___ READING PASSAGE ___

Transformative reforms must go together with anti-systemic alternatives from below. The left must fight to win: against austerity, for a basic income grant, public employment, free quality public services, land redistribution, housing, public transport, healthcare, education, food sovereignty and democratic municipalities. Cooperatives, solidarity economies, community energy, agroecology, social housing, local production, food systems, worker ownership and public-community partnerships must become part of socialist practice, not side projects. The left must also confront patriarchy internally and externally. The unpaid care work and social reproduction labor carried by women is not secondary to class struggle; it is central to capitalism and to socialist transformation. And it must rebuild pan-African and internationalist solidarities, starting with the domestic fight against xenophobia.
There is no socialist nirvana waiting somewhere above us. We must begin from what we have. While the Conference of the Left is an important development, we cannot ignore that exhausted left theories and strategies are still present and dominant. Left renewal is only at its beginning. We have fragmented unions, weakened movements, uneven community struggles, contradictory parties, NGOs with skills, radical intellectuals, local campaigns, youth anger, feminist struggles, land occupations, informal worker formations, anti-austerity initiatives, cooperative experiments and the still restless working class. But we must not merely add these together. We must transform them into a new historic bloc.

___

■ BRIEF 1 ■
Decide whether each statement agrees with the passage on left renewal, answering yes or no and quoting the words that decide it. (a) Cooperatives and solidarity economies should remain side projects. (b) Unpaid care work carried by women is central to capitalism. (c) Left renewal is nearly complete.
■ BRIEF 2 ■
Continue the passage on left renewal, starting after its final sentence.

___ DATA SECTION ___

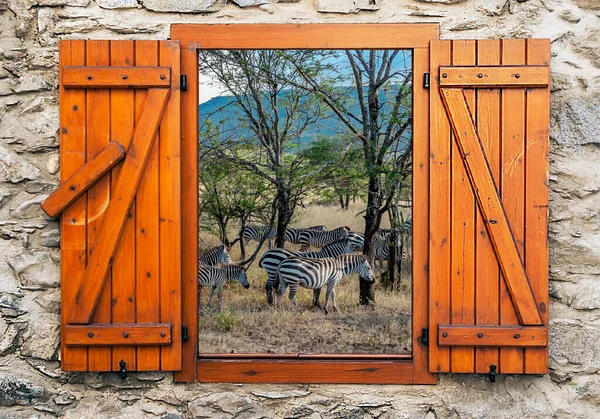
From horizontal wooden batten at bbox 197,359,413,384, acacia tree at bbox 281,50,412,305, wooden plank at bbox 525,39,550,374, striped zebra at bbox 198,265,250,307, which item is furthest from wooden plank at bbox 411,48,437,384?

___

■ OUTPUT 1 ■
(a) No: "must become part of socialist practice, not side projects"
(b) Yes: "it is central to capitalism and to socialist transformation"
(c) No: "Left renewal is only at its beginning."

■ OUTPUT 2 ■
The lesson from the past is not that left renewal is impossible. It is that it cannot be proclaimed from above, substituted by a party, reduced to elections, romanticized through nostalgia, or purified through denunciation. It must be built through struggle. The mass movements of the 1980s and early 1990s teach us the power of organized people. The TAC teaches us the power of combining knowledge, law, direct action and grassroots organization. The DLF teaches us the limits of activist networks without mass anchoring. The NUMSA moment teaches us the limits of union substitutionism and premature electoralism. Fees Must Fall teaches us that youth revolt can open new terrains if the left has the capacity to organize them. The Unemployed People’s Movement (UPM) of Makhanda has waged sustained popular struggles over 20 years, becoming a force to be reckoned with in the 2021 local elections as part of the Makana Citizens Front—demonstrating the necessary link between social and political forces.
The current crisis teaches us that reaction will advance where the left is absent. The Conference of the Left must now learn these lessons. The left will not be renewed by desktop commentary, by purity, or by yet another organizational shortcut. It will be renewed by popular struggles, by building the power, confidence, movements, consciousness and institutions of the popular classes—combined with renewed theory, strategy and unifying program. We need to build what we need. Act we must.